The next phase of the project is to educate the residents about the planned low carbon features of their community redevelopment, so that they be part of the pursuit for sustainability. In preparation for this, project partner Yangzhou University researched current residential greenhouse gas emissions. Over two months, the research group interviewed staff of several utility departments and collected data on residential energy consumption. The research group then recruited more than ten resident representatives and on December 7, 2011, trained them to survey local residents on energy use. The collected data will be analyzed with a tool called Urban-RAM, developed by Lawrence Berkeley National Laboratory with support from ISC, to determine the carbon footprint of the old town area of Yangzhou. This will give them a baseline for comparing how proposed community redevelopments will not only offer them a more convenient and comfortable life, but also perform better environmentally.

The project has been a true multi-party partnership, and has benefited from the extensive participation and mutual learning between, local, regional, and even international practitioners. For example, on December 8, 2011, Dr. Yin Hongxi, the first Chinese LEED certified expert on green community development, shared LEED Neighborhood Development (LEED-ND) practices and case studies with 200 local governmental officials and technical experts. LEED-ND is an internationally recognized guideline for green planning and design for communities. The discussion highlighted how LEED-ND could be applied to Yangzhou and was well received by participants. Mrs Zheng Lu, Director of the Office for Protection of Old Town Area of Yangzhou Municipality, said it was "inspiring" to see how world-class best practice could help her own town.
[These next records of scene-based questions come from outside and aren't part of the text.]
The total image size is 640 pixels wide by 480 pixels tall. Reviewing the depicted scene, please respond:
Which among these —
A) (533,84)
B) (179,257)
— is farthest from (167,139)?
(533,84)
In the project construction phase, ISC will continue its multi-level engagement approach to maximize the project's positive impacts. In face-to-face discussions, residents can exchange ideas with experts, scholars, and community professionals; through seminars, trainings and information exchange, all participants can reach a consensus on sustainable development for their community. This process will lay the foundation for continued cooperation after the completion of this construction project.

The project aims to improve the living comfort of residents in the old town area and protect traditional features at an acceptable level of investment.

--Chen Yang, Deputy Mayor of Yangzhou

The project plan, authored by the Jiangsu Eco-City Planning and Design Research Institute and the Yangzhou Architectural Design Research Institute, has been submitted to the authorities for approval, and is expected to break ground in early 2012. Within the year, the over 2,000 residents of the community will be able to see their ideas come to life in their new, more environmental-friendly neighborhood.

As the first urban redevelopment project in Yangzhou to integrate low-carbon concepts into old town revitalization, upon its completion it will serve as a valuable model for ecologically and culturally vibrant redevelopment for other areas of Yangzhou and across China.